#### PÁGINA
****************************************
¿Truco barato o patrimonio de la humanidad? ¿Ganga miserable o artificio que hace tolerable la vida? El sentido de la ilusión teatral sigue ubicándose en el centro de las inquietudes de Mauricio Kartun, tal como lo revela La vis cómica, la obra que estrenó el viernes pasado en la Sala Cunill Cabanellas del San Martín. En esta pieza, el dramaturgo y director nos invita a reflexionar sobre las convenciones escénicas que a la vez desafían y exigen la credulidad del espectador.
Por pura magia del lenguaje y la puesta en escena, un cuarteto de comicastros nos transporta a la época virreinal. Angulo el Malo (Mario Alarcón) es el ladino director de una compañía ambulante; en su aventura americana, lo acompañan su esposa Toña (Stella Galazzi) y el bardo Isidoro Salazar (Luis Campos). Mientras se estancan en el caserío precario que alguna vez fue Buenos Aires, sueñan con llegar a Asunción, un destino que conciben como Eldorado de su travesía teatral… Pero el director se rebaja a contratista –una suerte de artista empresario, que procura seducir al nuevo virrey– y el escritor, a copista o mero escribiente. Todo lo vemos a través de la perspectiva canina de Berganza (Eduardo Cutuli), la mascota de Isidoro.
****************************************
#### LÍNEAS MOSTRADAS
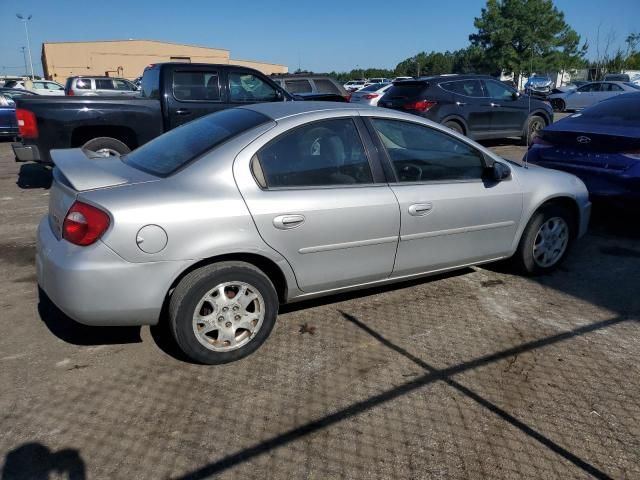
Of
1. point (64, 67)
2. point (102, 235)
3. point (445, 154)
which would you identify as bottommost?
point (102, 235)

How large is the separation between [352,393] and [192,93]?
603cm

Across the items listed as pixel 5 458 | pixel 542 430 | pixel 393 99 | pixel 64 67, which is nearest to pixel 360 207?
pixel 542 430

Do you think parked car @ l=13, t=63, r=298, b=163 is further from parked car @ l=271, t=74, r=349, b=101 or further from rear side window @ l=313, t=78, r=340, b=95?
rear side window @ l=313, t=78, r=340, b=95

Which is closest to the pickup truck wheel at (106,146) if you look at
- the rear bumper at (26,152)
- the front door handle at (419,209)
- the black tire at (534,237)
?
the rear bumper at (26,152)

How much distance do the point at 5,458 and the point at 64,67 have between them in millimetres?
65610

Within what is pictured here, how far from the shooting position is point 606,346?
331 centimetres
****************************************
#### DESAFÍO A
Transcribe de la reseña sobre La vis cómica todo el pasaje que va desde "Por pura magia" hasta "mascota de Isidoro.".
#### DESAFÍO B
Escribe la continuación de la reseña sobre La vis cómica a partir de su última oración.

#### RESPUESTA ESPERADA A
Por pura magia del lenguaje y la puesta en escena, un cuarteto de comicastros nos transporta a la época virreinal. Angulo el Malo (Mario Alarcón) es el ladino director de una compañía ambulante; en su aventura americana, lo acompañan su esposa Toña (Stella Galazzi) y el bardo Isidoro Salazar (Luis Campos). Mientras se estancan en el caserío precario que alguna vez fue Buenos Aires, sueñan con llegar a Asunción, un destino que conciben como Eldorado de su travesía teatral… Pero el director se rebaja a contratista –una suerte de artista empresario, que procura seducir al nuevo virrey– y el escritor, a copista o mero escribiente. Todo lo vemos a través de la perspectiva canina de Berganza (Eduardo Cutuli), la mascota de Isidoro.

#### RESPUESTA ESPERADA B
No revelemos las peripecias: baste decir que la obra empieza como sainete pseudo costumbrista y que termina como “virulento esperpento”.
Cervantes en clave criolla
Sin respetar demasiado la cronología, La vis cómica aproxima el Siglo de Oro de la literatura española al suelo polvoriento de nuestro Virreinato, que también fue “el emporio criollo del contrabando y de la rapiña”. Dividida en cinco “jornadas”, como las comedias de Lope de Vega o Calderón de La Barca, la obra apela con libertad al tesoro de la imaginación picaresca de Miguel de Cervantes. El personaje de Angulo proviene de un capítulo de la Segunda Parte de Don Quijote (1615), pero ya aparecía fugazmente en la novela El coloquio de Cipión y Berganza (1613), de donde Kartun extrajo la figura del perro parlante y socarrón.
— ¿Qué lo llevó a escribir La vis cómica?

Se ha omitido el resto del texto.